The deeper wound was South Carolina. Had McCain won the primary there, he might be president today. His own tactical mistakes were costly. But there was another reason for his loss. The good ol' boy supporters of the Bush team savaged McCain and his family, spreading vicious rumors about their character and racial makeup. No direct tie to the campaign has been found. But none was needed. The boys didn't have to be told what to do. They knew. They'd done it before, to others.

Letting bygones be bygones
After it was all over, Bush, with his usual steely geniality, told McCain that the rough stuff of the primary season was not his fault and, in any case, was just politics. Time for bygones to be bygones.

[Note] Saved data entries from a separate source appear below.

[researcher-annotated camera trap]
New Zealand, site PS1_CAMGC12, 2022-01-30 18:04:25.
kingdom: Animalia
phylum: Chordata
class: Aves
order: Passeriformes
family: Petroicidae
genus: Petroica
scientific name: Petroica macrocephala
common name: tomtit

Exactly what the senator said in reply isn't known. But Bush and Karl Rove knew that they couldn't afford to antagonize McCain further. McCain, for his part, didn't want his "maverick" reputation to rob him of the chance to be a major player in a capital dominated by his fellow Republicans.

Even had 9/11 not happened, the Bush White House would have had to tolerate McCain. He is chairman of perhaps the most powerful and certainly the busiest committee in Senate, the Commerce Committee. Virtually every big-hitting corporation with business in Washington needs to see Rove & Co., of course, but they also, quite often, need to see the senator.

Since the Twin Towers fell, Bush and McCain have been thrown into closer proximity. The president needs McCain's support and credibility as a military man; McCain needs the president to champion their shared belief that force — and only force — can teach the terrorists and their blathering U.N. apologists that America will protect itself at all costs.

McCain has been measured but evidently quite serious in his praise of the president's handling of the war on terrorism and the aftermath of 9/11 in particular. He told friends that he thought Bush had risen to those occasions impressively.

The fun of needling Bush
But McCain still finds it hard not to remind the White House of his independence, and can't resist needling Bush even when he dutifully is arguing the president's case. We were right to go to Iraq, McCain says repeatedly, but he has been increasingly tough on the administration's intelligence-gathering problems and use of intel in making its case for war. He has refused to sanction the notion that intelligence data was deliberately distorted, but insisted on the need to probe — hard — for the facts.

When Bush-Cheney ’04 launched a TV ad last week that invoked the horrors of 9/11, McCain defended the move — but added that perhaps the president's team might have chosen other pictures for the video: He said just enough to give critics some support.

And now the question of the veepship. It's true that he and Kerry are close. They are perhaps the leading members of an informal caucus of Vietnam Veterans in the Senate, a fiercely loyal group that tends to eschew party lines whenever possible to express solidarity with one another. It's also true that, like any politician, McCain likes to make news, likes to be in the limelight and likes to be asked if he has any interest in being a partner on a national ticket.

I don't think McCain is serious. He'll stay where he is, but it's not because he feels any affection for the guy he's riding with.

Howard Fineman is Newsweek’s chief political correspondent and an NBC News analyst.